The methodological quality of the included trials was generally unclear for the random sequence generation and allocation concealment.
Trials comparing enzyme replacement therapy to placebo show significant improvement with enzyme replacement therapy in regard to microvascular endothelial deposits of globotriaosylceramide and in pain-related quality of life. There is, however, no evidence identifying if the alfa or beta form is superior or the optimal dose or frequency of enzyme replacement therapy. With regards to safety, adverse events (i.e., rigors, fever) were more significant in the agalsidase beta as compared to placebo. The long-term influence of enzyme replacement therapy on risk of morbidity and mortality related to Anderson-Fabry disease remains to be established. This review highlights the need for continued research into the use of enzyme replacement therapy for Anderson-Fabry disease.
Plain language summary
Treatment for Anderson-Fabry disease
Anderson-Fabry disease, a rare disorder, is caused by a deficiency of the enzyme alpha-galactosidase A. This leads to the build-up of a fatty material called globotriaosylceramide in various cells in the body. Globotriaosylceramide is formed of three sugars and a fatty substance called ceramide, and is found in most cells of the body. Untreated individuals may suffer from pain, skin, eye and gastrointestinal problems. Fabry disease may cause potentially life-threatening complications such as kidney damage, heart attack and stroke. One type of treatment available is enzyme replacement therapy with either agalsidase alfa or beta, which replaces the missing or deficient enzyme.

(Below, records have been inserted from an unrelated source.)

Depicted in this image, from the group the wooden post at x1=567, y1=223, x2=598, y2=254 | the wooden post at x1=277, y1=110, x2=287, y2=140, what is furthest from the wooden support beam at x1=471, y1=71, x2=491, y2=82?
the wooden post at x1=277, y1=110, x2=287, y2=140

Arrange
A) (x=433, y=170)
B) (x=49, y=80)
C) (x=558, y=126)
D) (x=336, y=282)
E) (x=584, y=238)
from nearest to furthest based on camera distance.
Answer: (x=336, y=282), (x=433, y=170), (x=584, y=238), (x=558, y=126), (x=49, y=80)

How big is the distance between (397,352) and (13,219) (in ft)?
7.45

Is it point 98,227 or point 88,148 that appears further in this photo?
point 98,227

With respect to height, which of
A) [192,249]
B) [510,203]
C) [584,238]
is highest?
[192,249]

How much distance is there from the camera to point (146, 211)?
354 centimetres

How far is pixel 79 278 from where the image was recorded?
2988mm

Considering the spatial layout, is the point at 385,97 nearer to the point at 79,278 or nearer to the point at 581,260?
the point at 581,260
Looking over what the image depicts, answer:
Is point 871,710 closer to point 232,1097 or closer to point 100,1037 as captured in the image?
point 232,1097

The evidence is current to: 08 July 2016.
Nine studies enrolled 351 participants. The studies used different formulations of the enzyme, Agalsidase alfa or beta, and compared them to placebo (a ‘dummy’ treatment) or to each other. Comparison was also made in regard to different dosing schedules.

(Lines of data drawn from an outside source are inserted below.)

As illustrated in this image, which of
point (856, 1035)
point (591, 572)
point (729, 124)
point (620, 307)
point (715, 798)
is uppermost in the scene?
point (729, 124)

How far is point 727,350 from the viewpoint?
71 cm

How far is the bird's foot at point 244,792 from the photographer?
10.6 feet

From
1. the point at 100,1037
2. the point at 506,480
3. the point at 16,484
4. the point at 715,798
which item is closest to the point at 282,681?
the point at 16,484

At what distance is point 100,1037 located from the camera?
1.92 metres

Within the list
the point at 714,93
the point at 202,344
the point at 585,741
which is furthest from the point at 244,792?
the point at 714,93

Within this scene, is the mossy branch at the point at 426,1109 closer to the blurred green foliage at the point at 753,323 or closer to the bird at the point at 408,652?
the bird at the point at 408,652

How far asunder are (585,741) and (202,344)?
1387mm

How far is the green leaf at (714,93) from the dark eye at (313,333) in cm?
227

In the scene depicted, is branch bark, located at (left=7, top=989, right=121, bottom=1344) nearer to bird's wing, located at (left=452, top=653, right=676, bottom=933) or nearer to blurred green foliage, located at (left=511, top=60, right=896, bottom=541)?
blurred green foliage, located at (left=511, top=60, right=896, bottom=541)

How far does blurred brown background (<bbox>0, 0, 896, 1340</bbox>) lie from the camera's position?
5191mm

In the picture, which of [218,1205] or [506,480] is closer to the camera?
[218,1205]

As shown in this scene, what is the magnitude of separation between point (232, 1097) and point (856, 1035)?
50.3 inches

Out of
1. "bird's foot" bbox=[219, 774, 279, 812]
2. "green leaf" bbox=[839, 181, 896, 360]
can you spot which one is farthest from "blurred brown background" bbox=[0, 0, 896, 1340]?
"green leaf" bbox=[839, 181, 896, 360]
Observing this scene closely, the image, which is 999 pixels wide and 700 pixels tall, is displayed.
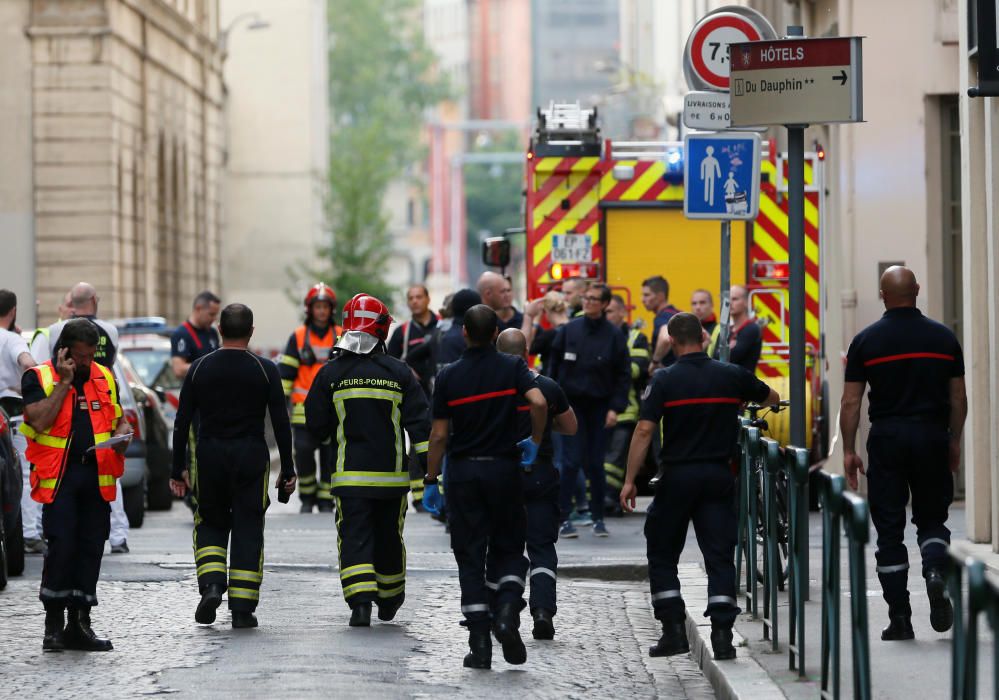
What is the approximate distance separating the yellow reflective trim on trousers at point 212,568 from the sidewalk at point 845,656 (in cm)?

Two studies comparing agalsidase alfa to placebo reported on globotriaosylceramide concentration in plasma. The combined effects were not significant between the treatment and placebo groups. The study that reported pain and pain-related quality of life showed an improvement for participants receiving treatment over the six-month observation period. Death was not an outcome in either study.
One of the three studies comparing agalsidase beta to placebo reported on globotriaosylceramide and showed improvement in kidney, heart and composite results. There was no significant difference for death and no studies reported on pain.
Only two studies compared agalsidase alfa to agalsidase beta. One of them showed no significant difference for any adverse events such as dyspnoea, hypertension and gastrointestinal symptoms – these are not adverse events as gastrointestinal problems are actually a symptom, as may be hypertension in the context of renal disease.
Two studies compared different dosing schedules of agalsidase alfa. No differences were found among the schedules for self-assessed health state or for pain scores.
In summary, studies comparing enzyme replacement therapy to placebo show significant results in regard to microvascular endothelial deposits of globotriaosylceramide and in pain-related quality of life. There is, however, no evidence identifying if the alfa or beta form is superior, though included trials were small in sample size. With regards to safety, adverse events (i.e., rigors, fever) were more significant with agalsidase beta as compared to placebo.
Quality of the evidence
From the information available in most of the study reports, we were not able to clearly judge whether all volunteers had equal chances of being in either of the treatment groups and whether they would have known in advance or during the study which treatment they were receiving.